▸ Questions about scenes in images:
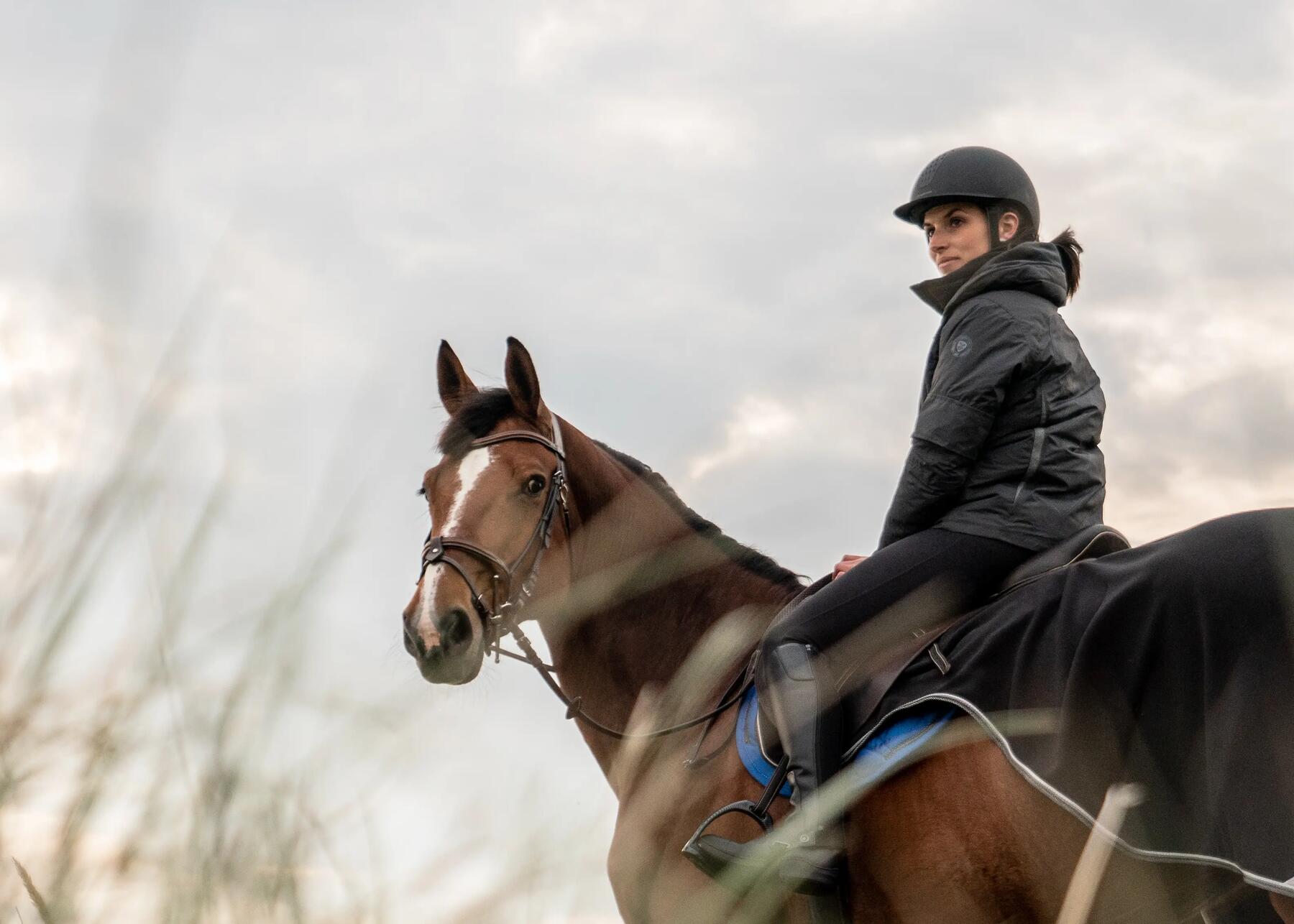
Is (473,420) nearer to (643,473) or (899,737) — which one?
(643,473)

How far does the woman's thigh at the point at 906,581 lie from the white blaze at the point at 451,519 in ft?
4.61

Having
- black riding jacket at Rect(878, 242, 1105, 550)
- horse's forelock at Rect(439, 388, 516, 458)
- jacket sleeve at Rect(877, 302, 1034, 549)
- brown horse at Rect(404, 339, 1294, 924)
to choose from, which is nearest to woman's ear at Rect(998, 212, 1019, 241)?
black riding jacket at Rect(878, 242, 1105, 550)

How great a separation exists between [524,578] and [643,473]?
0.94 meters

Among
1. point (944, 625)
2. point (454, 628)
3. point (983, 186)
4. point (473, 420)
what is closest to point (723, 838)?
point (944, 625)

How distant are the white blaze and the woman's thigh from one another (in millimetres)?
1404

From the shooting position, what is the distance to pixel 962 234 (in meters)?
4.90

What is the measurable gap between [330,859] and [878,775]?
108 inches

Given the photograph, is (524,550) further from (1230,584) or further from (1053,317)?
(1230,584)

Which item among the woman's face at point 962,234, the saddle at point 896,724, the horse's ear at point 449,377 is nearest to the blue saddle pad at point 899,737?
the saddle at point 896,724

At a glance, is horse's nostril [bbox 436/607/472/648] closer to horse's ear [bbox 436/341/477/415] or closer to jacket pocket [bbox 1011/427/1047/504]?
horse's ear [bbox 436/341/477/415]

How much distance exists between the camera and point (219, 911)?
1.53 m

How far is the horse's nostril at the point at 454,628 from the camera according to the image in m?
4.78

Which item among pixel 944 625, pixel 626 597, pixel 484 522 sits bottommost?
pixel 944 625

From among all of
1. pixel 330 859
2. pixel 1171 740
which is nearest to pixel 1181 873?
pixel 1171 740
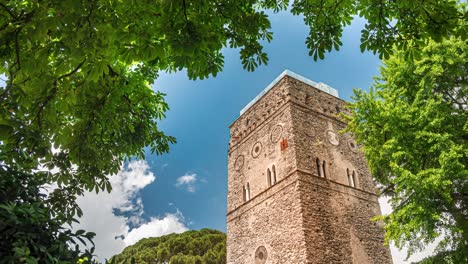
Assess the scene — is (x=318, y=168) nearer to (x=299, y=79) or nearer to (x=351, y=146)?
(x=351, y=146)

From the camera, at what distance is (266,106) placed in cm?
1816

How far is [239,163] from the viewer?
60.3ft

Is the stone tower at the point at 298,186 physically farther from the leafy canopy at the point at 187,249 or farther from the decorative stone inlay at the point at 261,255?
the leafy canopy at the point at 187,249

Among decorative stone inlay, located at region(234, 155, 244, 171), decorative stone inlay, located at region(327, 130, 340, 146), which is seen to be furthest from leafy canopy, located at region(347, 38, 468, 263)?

▸ YOUR TASK: Give every line back word for word and leave the pictures out.

▸ RESULT:
Is (473,420) nearer to (643,473) or (899,737) — which one?
(643,473)

How far does the woman's thigh at the point at 906,581 lie from the white blaze at the point at 451,519 in ft?
4.61

Having
- black riding jacket at Rect(878, 242, 1105, 550)
- horse's forelock at Rect(439, 388, 516, 458)
- jacket sleeve at Rect(877, 302, 1034, 549)
- brown horse at Rect(404, 339, 1294, 924)
to choose from, which is nearest to woman's ear at Rect(998, 212, 1019, 241)?
black riding jacket at Rect(878, 242, 1105, 550)

How great a separation exists between [524,578] and [643,473]?
0.94 meters

Among
1. point (944, 625)
2. point (454, 628)
3. point (983, 186)
4. point (473, 420)
what is closest to point (723, 838)?
point (944, 625)

How distant are the white blaze and the woman's thigh from one another (in millimetres)?
1404

From the shooting position, what is the distance to pixel 962 234 (in meters)?
4.90

What is the measurable gap between [330,859] and [878,775]?
108 inches

Given the photograph, is (524,550) further from (1230,584) or further from (1053,317)?
(1230,584)

Which item among the woman's face at point 962,234, the saddle at point 896,724, the horse's ear at point 449,377 is nearest to the blue saddle pad at point 899,737?
the saddle at point 896,724

At a glance, is horse's nostril [bbox 436/607/472/648] closer to horse's ear [bbox 436/341/477/415] or closer to jacket pocket [bbox 1011/427/1047/504]?
horse's ear [bbox 436/341/477/415]

How much distance exists between the camera and point (219, 911)?
1.53 m

How far is the horse's nostril at the point at 454,628 from the camera according to the image in m?
4.78

Which item among pixel 944 625, pixel 626 597, pixel 484 522 sits bottommost?
pixel 944 625

From among all of
1. pixel 330 859
2. pixel 1171 740
which is nearest to pixel 1181 873?
pixel 1171 740
Assess the scene — is (x=318, y=168) nearer to (x=299, y=79) or nearer to (x=351, y=146)?
(x=351, y=146)

From the camera, at what distance is (266,106) placed in cm?
1816

How far is [239,163] from the viewer?
60.3ft

Is the stone tower at the point at 298,186 physically farther from the leafy canopy at the point at 187,249 or farther from the decorative stone inlay at the point at 261,255?
the leafy canopy at the point at 187,249

Among decorative stone inlay, located at region(234, 155, 244, 171), decorative stone inlay, located at region(327, 130, 340, 146), which is seen to be furthest from leafy canopy, located at region(347, 38, 468, 263)?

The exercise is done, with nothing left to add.